Review: Primate (dir. by Johannes Roberts)


“There’s something wrong with Ben.” — Lucy Pinborough

Primate is the kind of nasty little horror movie that knows exactly what it is: a killer-chimp siege flick with a mean streak, a surprising amount of craft, and just enough emotional texture to keep it from feeling like pure junk food. It is also, very unapologetically, a January-release bloodbath built around one simple promise: you came to watch a chimp rip people apart, and the film is absolutely going to deliver on that.

Set on a remote, luxury house carved into a Hawaiian cliffside, Primate follows Lucy, a college student returning home to her deaf father Adam, younger sister Erin, and Ben—their adopted chimpanzee, who has been taught to communicate using a custom soundboard. The setup leans a bit into family melodrama and awkward-friends-on-vacation vibes: Lucy brings her buddies Kate and Nick, Kate drags along wildcard Hannah, and a pair of party bros, Drew and Brad, orbit the group on the way to a weekend of drinking by the infinity pool. Things tilt into horror when Ben is bitten by a rabid mongoose, starts behaving erratically, and eventually tears the face off the local vet before busting out of his enclosure and turning the house into a kill zone. From there, the movie pretty much drops the pretense of being about anything except survival, creative carnage, and the miserable logistics of trying to outrun a furious primate on a cliff.

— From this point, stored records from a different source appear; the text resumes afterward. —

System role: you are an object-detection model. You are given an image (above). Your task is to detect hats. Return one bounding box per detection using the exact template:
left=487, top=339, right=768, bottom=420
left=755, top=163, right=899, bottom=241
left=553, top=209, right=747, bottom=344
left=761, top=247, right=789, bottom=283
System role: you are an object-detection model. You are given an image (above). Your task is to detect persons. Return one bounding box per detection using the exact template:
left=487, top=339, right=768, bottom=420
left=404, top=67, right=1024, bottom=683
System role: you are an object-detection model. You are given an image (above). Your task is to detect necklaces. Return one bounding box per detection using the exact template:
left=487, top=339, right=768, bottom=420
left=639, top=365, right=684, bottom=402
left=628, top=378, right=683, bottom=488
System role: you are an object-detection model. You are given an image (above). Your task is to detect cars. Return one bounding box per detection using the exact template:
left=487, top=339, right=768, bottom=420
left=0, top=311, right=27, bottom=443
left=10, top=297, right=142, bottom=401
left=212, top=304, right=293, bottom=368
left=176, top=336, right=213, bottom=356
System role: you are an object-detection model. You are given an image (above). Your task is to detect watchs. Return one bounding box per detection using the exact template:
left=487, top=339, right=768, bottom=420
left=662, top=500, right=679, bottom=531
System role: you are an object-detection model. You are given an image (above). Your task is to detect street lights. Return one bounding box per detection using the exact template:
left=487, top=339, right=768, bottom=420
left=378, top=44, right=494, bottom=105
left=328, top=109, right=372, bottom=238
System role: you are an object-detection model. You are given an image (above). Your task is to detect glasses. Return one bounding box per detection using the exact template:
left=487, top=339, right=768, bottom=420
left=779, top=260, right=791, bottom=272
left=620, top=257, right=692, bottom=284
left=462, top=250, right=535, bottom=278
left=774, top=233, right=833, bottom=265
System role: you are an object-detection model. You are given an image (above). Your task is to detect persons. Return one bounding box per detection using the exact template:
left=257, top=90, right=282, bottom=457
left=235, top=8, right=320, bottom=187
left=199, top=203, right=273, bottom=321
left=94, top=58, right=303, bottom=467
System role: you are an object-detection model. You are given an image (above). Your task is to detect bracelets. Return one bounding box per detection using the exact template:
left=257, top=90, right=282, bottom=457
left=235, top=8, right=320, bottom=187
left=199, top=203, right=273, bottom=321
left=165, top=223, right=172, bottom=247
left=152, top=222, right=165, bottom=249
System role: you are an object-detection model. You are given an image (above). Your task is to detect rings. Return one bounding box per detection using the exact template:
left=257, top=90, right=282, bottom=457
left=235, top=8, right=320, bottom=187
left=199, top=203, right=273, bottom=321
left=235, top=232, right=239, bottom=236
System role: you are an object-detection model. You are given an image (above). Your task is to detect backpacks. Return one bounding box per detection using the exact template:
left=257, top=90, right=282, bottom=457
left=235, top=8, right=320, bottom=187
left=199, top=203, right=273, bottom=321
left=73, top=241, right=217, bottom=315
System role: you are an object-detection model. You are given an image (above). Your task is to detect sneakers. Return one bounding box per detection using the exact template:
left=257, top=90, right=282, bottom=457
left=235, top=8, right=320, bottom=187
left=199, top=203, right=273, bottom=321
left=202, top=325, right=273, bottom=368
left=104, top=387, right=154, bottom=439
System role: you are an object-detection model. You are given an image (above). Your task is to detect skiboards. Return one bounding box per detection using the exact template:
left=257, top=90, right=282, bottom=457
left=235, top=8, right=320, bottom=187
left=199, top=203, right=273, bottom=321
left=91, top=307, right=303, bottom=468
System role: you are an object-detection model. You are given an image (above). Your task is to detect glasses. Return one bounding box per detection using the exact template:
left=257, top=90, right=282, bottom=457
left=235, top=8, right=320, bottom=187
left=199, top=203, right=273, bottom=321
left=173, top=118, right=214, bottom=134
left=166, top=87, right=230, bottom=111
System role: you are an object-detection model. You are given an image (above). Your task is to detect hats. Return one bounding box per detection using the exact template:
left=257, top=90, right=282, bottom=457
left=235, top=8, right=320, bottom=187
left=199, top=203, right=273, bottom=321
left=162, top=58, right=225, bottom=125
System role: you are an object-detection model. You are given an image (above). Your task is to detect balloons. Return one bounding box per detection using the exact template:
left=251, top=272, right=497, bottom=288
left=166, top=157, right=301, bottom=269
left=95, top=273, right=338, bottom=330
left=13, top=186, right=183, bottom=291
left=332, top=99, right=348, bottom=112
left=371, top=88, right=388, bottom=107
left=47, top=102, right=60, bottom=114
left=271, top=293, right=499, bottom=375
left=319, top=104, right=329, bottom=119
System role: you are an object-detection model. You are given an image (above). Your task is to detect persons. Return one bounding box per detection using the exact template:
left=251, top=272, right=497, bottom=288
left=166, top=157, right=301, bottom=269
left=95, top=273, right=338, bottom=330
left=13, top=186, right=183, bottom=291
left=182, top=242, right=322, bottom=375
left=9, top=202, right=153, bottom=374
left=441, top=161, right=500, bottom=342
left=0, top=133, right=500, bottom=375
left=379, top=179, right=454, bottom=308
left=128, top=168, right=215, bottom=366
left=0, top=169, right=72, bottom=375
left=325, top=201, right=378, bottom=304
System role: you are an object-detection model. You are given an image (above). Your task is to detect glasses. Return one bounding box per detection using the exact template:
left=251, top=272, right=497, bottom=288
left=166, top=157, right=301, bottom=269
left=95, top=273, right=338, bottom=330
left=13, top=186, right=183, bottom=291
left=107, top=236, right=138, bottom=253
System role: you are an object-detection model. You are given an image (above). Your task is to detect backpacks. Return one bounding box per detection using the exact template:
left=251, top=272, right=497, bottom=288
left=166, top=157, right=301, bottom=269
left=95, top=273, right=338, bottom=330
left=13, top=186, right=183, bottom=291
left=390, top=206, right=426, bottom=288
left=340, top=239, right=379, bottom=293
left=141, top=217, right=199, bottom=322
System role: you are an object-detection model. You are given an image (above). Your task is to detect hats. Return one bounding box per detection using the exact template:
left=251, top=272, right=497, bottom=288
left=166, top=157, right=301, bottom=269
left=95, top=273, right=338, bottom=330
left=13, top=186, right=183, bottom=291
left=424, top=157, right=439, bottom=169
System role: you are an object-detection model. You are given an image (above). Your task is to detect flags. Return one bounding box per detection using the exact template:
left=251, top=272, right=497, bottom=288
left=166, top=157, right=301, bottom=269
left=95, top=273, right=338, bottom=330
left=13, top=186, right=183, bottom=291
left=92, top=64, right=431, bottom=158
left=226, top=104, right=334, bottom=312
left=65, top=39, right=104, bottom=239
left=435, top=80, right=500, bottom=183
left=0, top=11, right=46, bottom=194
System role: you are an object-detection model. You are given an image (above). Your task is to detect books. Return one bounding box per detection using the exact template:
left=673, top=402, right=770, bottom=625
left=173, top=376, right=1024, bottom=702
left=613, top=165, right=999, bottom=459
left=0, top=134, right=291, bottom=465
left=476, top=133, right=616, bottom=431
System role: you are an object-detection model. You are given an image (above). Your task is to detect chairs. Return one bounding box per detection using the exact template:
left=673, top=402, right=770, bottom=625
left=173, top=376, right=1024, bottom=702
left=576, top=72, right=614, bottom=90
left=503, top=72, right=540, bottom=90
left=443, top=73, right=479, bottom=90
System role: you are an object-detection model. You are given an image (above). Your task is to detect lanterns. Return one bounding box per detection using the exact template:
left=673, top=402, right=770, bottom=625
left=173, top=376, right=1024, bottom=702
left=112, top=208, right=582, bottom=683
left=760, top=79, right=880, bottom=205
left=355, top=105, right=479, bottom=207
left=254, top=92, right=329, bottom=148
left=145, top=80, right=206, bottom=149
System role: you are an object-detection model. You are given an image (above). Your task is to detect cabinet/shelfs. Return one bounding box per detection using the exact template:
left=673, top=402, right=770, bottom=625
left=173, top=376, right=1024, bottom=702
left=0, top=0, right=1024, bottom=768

Director Johannes Roberts, who previously did 47 Meters Down and The Strangers: Prey at Night, brings that same B-movie efficiency here—minimal fat, fast escalation, and a willingness to lean into the ridiculous without winking too hard. Once Ben escapes, the film basically becomes a series of tightly staged, high-tension set pieces: kids trapped in a pool while a chimp stalks the edge, frantic dashes through glass corridors, and messy, up-close attacks where you really feel the weight and speed of the animal. The pool sequence in particular is a great example of Roberts finding one strong visual idea—humans stranded in water because the predator can’t swim—and milking it for all the dread he can. It’s simple, almost old-fashioned monster-movie blocking, but it works because the geography is clear and the danger feels immediate rather than abstract.

Visually, the film is punching above what you might expect from “rabid chimp horror.” The cliffside house setting gives Roberts and his team a lot to play with: long glass walls, sharp drops, tight stairwells, and that infinity pool hanging over nothing. The camera favors clean, legible compositions instead of frantic shaky-cam, which means when the violence happens, you actually see it—and the movie is proud of that. There’s a grimy 80s-video-store energy to the way kills are framed and lingered on just long enough to be uncomfortable, but not so long that they turn into camp. Adrian Johnston’s synth-heavy score leans into that retro horror vibe too; it buzzes and screeches like someone let a demon loose on a cheap keyboard, and it matches the film’s mix of nasty and playful pretty well.

The real secret weapon here is Ben himself. Rather than going full CGI or trying to work with a real chimp, the production uses a combination of suit performance, animatronics, and careful staging, with Miguel Torres Umba giving the creature its physical personality. The result is surprisingly convincing; there are stretches where it feels like you’re watching a real animal charge people on stairs or slam into doors, which makes the violence land harder. You can tell the effects team put in serious work on the costume and facial mechanics—Ben’s expressions shift from confused, childlike attachment to full-on feral rage, and that emotional readability helps sell him as a character instead of just a prop. Importantly, the film avoids the “PS3 cutscene” problem of bad CG animals, which would have killed the tension immediately.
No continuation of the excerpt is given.